▶ [WRITTEN INSTRUCTION 1]
Please restate the text about spying on human rights defenders in Colombia, everything from "Even four years" down to "of women’s rights.", swapping "civil war" for "armed conflict".

* BEGIN QUOTED TEXT *

Colombia: Spying on Human Rights Defenders

  (IPS) – "Coming to Colombia is to enter a world that is always intense, captivating and heart-wrenching at the same time," Susana Villarán, a former member of the Inter-American Commission on Human Rights (IACHR), wrote in April 2008.

At the time, the former Peruvian minister was unaware that on a 2005 trip to Colombia, as IACHR Special Rapporteur on the Rights of Women, she was declared a "target" of intelligence operations by the Special Strategic Intelligence Group known as the G3.

The G3 was set up by the Administrative Security Department (DAS), Colombia’s main intelligence agency, which answers to the president’s office; according to Colombian authorities it has since been dissolved.

In an Aug. 13 press release, the IACHR says the G3 "was created to monitor activities tied to the litigation of cases at the international level" – cases of serious human rights violations involving the Colombian state that are being considered by the Inter-American human rights system.

In February 2009, local magazine Semana revealed that the DAS had for years carried out illegal wiretap activities against opposition politicians, human rights defenders, journalists and even Supreme Court judges. It also carried out "offensive intelligence operations" – in other words, sabotage – against them.

The magazine also revealed that the DAS carried out wholesale destruction of intelligence files in January, reportedly under government orders.

Shortly afterwards, on Feb. 26, the IACHR expressed "concern" over these intelligence activities. On that occasion, the IACHR merely requested information from the state on the espionage against people the Commission itself had ordered be protected, while calling on it to investigate and punish those responsible.

It also cited its own Report on the Situation of Human Rights Defenders in the Americas, released in March 2006, which stated that the illegal interception of "correspondence and the telephone and electronic communications of human rights defenders… tends to encumber the defenders’ work, while also increasing the risks faced by these persons and by the victims they defend or the communities they accompany."

The IACHR now states that the files compiled by the G3 in its illegal wiretapping activities show that it "allegedly carried out an intelligence operation against an IACHR visit to the city of Valledupar in 2005, led by then-Commissioner and Rapporteur for Colombia Susana Villarán."

Valledupar, the capital of the northeastern province of Cesar, is one of the birthplaces of the far-right paramilitary militias led by drug lords, which have been active in Colombia’s armed conflict since the 1980s

The press release says that "According to the DAS file, the objective of this operation was ‘to identify the cases being studied by the Rapporteur and the testimony presented by nongovernmental organisations, as well as the lobbying these organisations are doing to pressure for a condemnation of the State.’"

Even four years later, it is difficult to get a statement about Villarán’s visit from the women’s groups that accompanied her, because they say it is dangerous to give information to the press.

The main aim of the rapporteur’s visit in late June 2005 was to assess the impact of the civil war on Colombian women and girls, including a specific focus on indigenous and black communities.

Villarán met with victims and victims’ families, civil society organisations and inter-governmental agencies involved in the defence and promotion of women’s rights.

* END QUOTED TEXT *
* BEGIN EXCERPTED DATA *

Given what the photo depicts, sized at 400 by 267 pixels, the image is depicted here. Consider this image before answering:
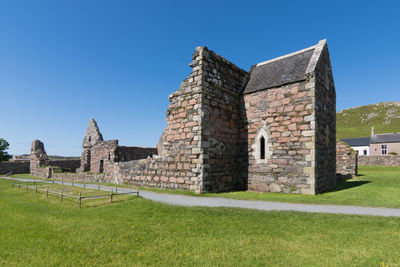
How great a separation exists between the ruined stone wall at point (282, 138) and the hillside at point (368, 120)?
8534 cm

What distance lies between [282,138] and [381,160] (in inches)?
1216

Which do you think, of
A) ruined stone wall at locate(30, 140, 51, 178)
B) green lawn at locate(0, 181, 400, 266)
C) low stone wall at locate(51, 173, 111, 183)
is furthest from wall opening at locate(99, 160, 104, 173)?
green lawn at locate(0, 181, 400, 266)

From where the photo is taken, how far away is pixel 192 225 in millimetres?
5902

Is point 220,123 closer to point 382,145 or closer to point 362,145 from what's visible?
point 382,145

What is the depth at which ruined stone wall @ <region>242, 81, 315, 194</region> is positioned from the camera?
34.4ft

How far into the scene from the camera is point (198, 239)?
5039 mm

* END EXCERPTED DATA *

▶ [WRITTEN INSTRUCTION 2]
Reproduce the records, everything from the line containing "What is the" down to the end of the records, and only these lines. Keep every line as it stands except the distance values in the answers: multiply each one by 0.25 and round it to as many decimal places as it had, with halves rounded up.

▶ [COMPLETE OUTPUT 1]
Even four years later, it is difficult to get a statement about Villarán’s visit from the women’s groups that accompanied her, because they say it is dangerous to give information to the press.

The main aim of the rapporteur’s visit in late June 2005 was to assess the impact of the armed conflict on Colombian women and girls, including a specific focus on indigenous and black communities.

Villarán met with victims and victims’ families, civil society organisations and inter-governmental agencies involved in the defence and promotion of women’s rights.

▶ [COMPLETE OUTPUT 2]
What is the depth at which ruined stone wall @ <region>242, 81, 315, 194</region> is positioned from the camera?
8.6ft

How far into the scene from the camera is point (198, 239)?
1260 mm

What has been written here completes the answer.